KUDUS, Joglo Jateng – Perkembangan kecerdasan buatan (AI) saat ini, menjadi perbincangan hangat di dunia pendidikan. Salah satu sekolah yakni SMP Muhammadiyah 1 Kudus turut menyampaikan pandangan mereka, terhadap pemanfaatan teknologi ini. Khususnya di lingkungan sekolah.
Kepala SMP Muhammadiyah 1 Kudus, Ali Zamroni menyebutkan, AI memiliki dua sisi yang perlu dicermati dengan bijak. Di mana itu bukan alat yang membuat seseorang menjadi pintar secara instan. Sifatnya hanya membantu dan memudahkan pekerjaan.

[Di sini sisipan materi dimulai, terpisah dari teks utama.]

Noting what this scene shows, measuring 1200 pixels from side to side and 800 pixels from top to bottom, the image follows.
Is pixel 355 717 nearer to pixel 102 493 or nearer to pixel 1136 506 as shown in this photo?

“Tapi di sisi lain, bisa menjadi pedang bermata dua. Jika disalahgunakan, justru membuat mereka malas belajar. Contohnya, ketika siswa mendapatkan tugas membuat puisi, dalam pelajaran Bahasa Indonesia. Ada kecenderungan untuk menggunakan ChatGPT,” ujarnya.
Namun, ia juga menegaskan, AI bukan sesuatu yang bisa dihindari. Maka dari itu, perlu ada pendekatan yang lebih edukatif. Dalam mengenalkan teknologi ini kepada siswa. Yang terpenting dalam pendidikan adalah prosesnya, bukan hanya hasil.
Senada dengan itu, Wakil Kepala Sekolah Bidang Kurikulum, Mulyadi menambahkan, AI tidak bisa menggantikan peran guru dalam proses belajar. Mereka membuat tugas dengan bantuan AI, belum tentu memahami proses berpikir di baliknya. Itu yang berbahaya.
“Maka, pentingnya penguatan pembelajaran berbasis computational thinking, dalam kurikulum saat ini. Misalnya dalam pelajaran coding, anak diajarkan cara berpikir logis dan menyelesaikan masalah. Kemampuan itu tidak bisa dibentuk, hanya dengan mengandalkan AI,” ungkapnya.
Menurutnya, dalam kehidupan nyata. Banyak permasalahan yang solusinya tidak bisa ditemukan hanya dari hasil keluaran mesin. Karakter, nilai, dan kepribadian. Adalah hal-hal yang harus tumbuh dari proses pembelajaran nyata.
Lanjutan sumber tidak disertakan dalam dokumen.